The study raises a number of interesting questions and possibilities. Why LKB1 loss leads to the increased expression of SSP and one-carbon metabolism genes is not known, although the coordinate upregulation of this pathway has been described in other systems - for example, in response to Myc or Nrf2 activation.6, 7 Similarly unclear is why the expression of the methylases is also upregulated in these cells, although it is possible that this is through the same pathway as that controlling the serine synthesis enzymes. In common with many cancers with increased activity of the SSP, inhibition of this pathway (e.g., by using PHGDH inhibitors8, 9) retards cell growth, even when exogenous serine is in plentiful supply. Again, why this should be the case is not clear, since all the downstream pathways involving one-carbon metabolism – including the methylation pathways highlighted in this study – can be supplied from serine that is not synthesised de novo but rather is taken up into the cell. Furthermore, other consequences of serine and one-carbon metabolism, such as nucleotide or NADPH production, were not altered by LKB1 loss. The authors suggest that context or tissue-related factors might influence the final outcome of activation of the SSP - although whether LKB1 loss will have the same result in other tumour types remains to be established. Another interesting but somewhat perplexing observation is the bias of methylation to retrotransposons in the KRas/LKB1 mutant cells. Why methylation of these regions of the genome is functionally important, while the methylation of nonrepetitive sequences (which was also altered in the double mutant cells) did not correlate with transcriptional regulation, will require some more investigation. Interestingly, a hypermethylation phenotype in intergenic regions was recently characterised in glioma carrying an oncogenic mutant form of isocitrate dehydrogenase.10 In these tumours, the uncontrolled production of the oncometabolite 2-hydroxyglutarate leads to hypermethylation by the inhibition of DNA demethylases. However, in contrast to the current study, the intergenic regions in isocitrate dehydrogenase-mutated gliomas were not retrotransposons but rather insulators that separate enhancers from promoters and hence directly regulate gene expression, especially in coding gene-rich areas of the genome.

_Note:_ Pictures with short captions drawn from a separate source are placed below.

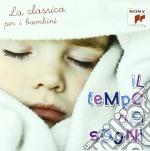 Il tempo dei sogni (classica per i bambi cd musicale di Artisti Vari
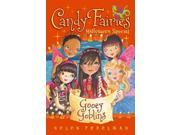 Gooey Goblins Candy Fairies Binding: Hardcover Publisher: Aladdin Publish Date: 2013/08/06 Synopsis: A holiday story tie-in to the series that began with Chocolate Dreams finds the five fairy friends trying to discover why the gummy trees are melting instead of turning their usual autumn colors, an investigation that reveals the work of a lonely young dragon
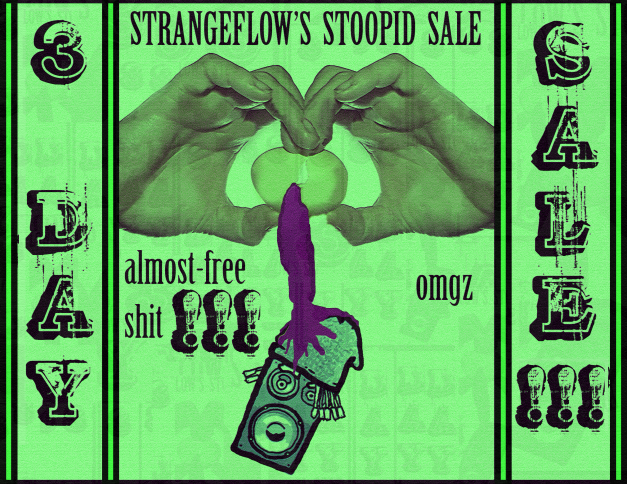 StrangeFlow's New Ebook - Guerilla Blueprints for Creative Passive Income  {$3 USD}  ,   1000 Trap Samples Bundle {$9 USD}   ,  and,   Strangeflows Ultimate Juke Samples  {$5 USD}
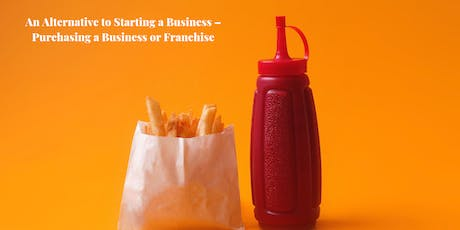 An Alternative to Starting a Business – Purchasing a Business or Franchise tickets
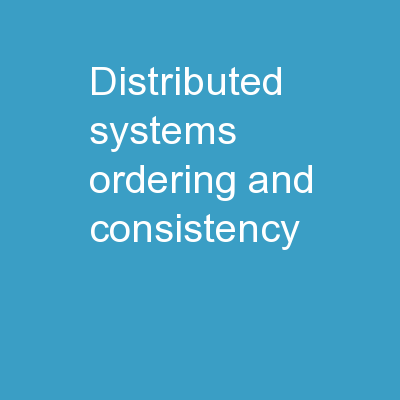 Distributed Systems: Ordering and Consistency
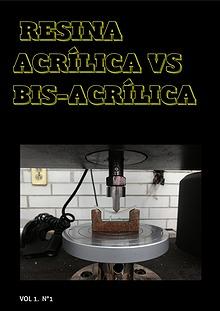 Resinas acrílicas vs bis-acrílicas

Whatever the mechanisms underlying the response to KRas and LKB1 mutation, one exciting possibility raised by this study is that tumours carrying this combination of alterations will be more sensitive to certain targeted therapies. Kottakis et al. focus on the response of these tumours to DNMT inhibitors, but equally these cancers could show selective sensitivity to inhibitors of SSP enzymes. Several PHGDH inhibitors have been described, and it would certainly be of interest to test them in this model system. Expansion of these studies into genetically engineered mouse models or even human trials will be most enlightening. Overall, there is a rapidly growing understanding of how some of the most commonly identified oncogenic genetic alterations impact on serine metabolism, with the hope that such knowledge will allow us to match new therapeutics targeting this pathway to the patients that are most likely to respond.